■ Material provided:
===============

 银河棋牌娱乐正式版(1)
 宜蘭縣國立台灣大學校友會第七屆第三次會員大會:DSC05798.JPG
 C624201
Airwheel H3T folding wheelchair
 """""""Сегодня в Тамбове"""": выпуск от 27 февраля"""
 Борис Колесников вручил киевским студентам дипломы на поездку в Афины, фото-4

===============

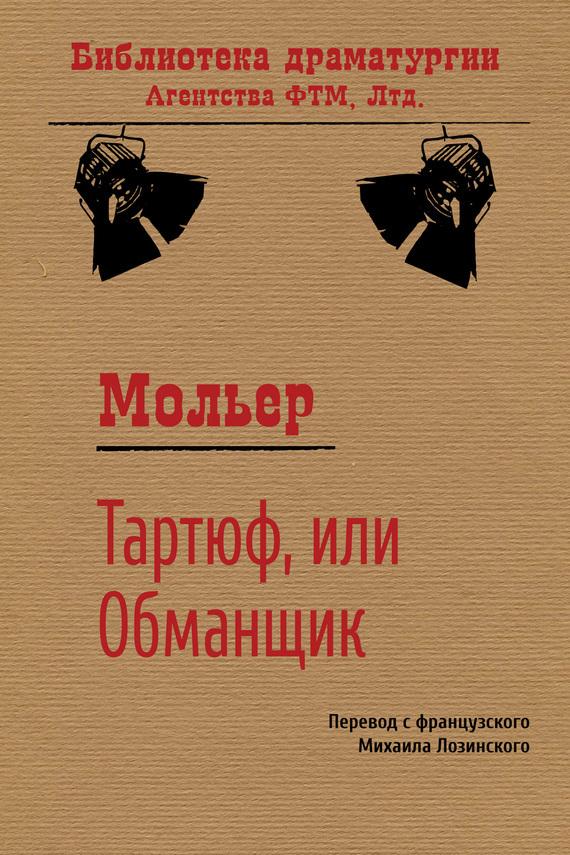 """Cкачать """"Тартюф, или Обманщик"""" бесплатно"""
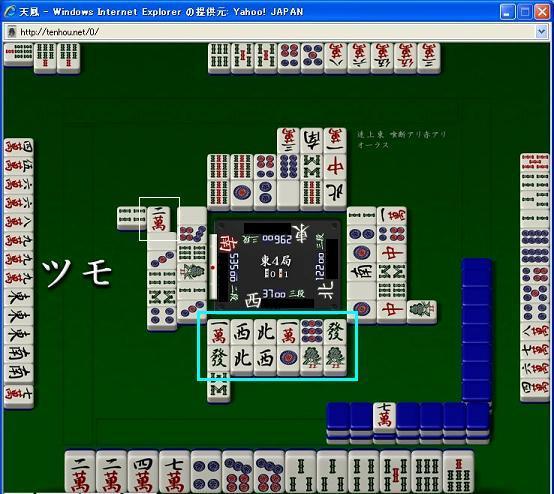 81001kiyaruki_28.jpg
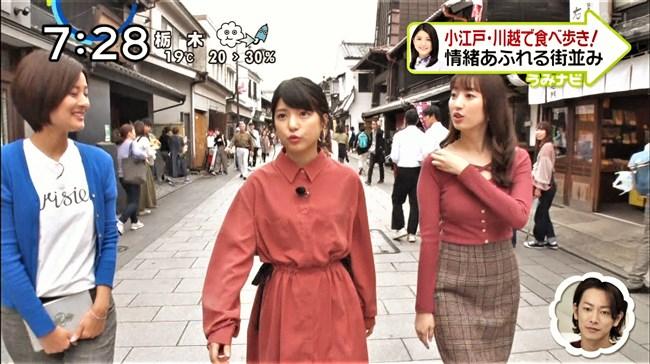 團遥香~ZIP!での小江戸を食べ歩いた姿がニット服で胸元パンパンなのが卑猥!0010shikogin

===============

■ What is needed: Using the data above, transcribe the lines that run from the line with "银河棋牌娱乐正式版(1)" to the line with "Борис Колесников вручил", both ends kept, and output nothing else.

■ Reply:
 银河棋牌娱乐正式版(1)
 宜蘭縣國立台灣大學校友會第七屆第三次會員大會:DSC05798.JPG
 C624201
Airwheel H3T folding wheelchair
 """""""Сегодня в Тамбове"""": выпуск от 27 февраля"""
 Борис Колесников вручил киевским студентам дипломы на поездку в Афины, фото-4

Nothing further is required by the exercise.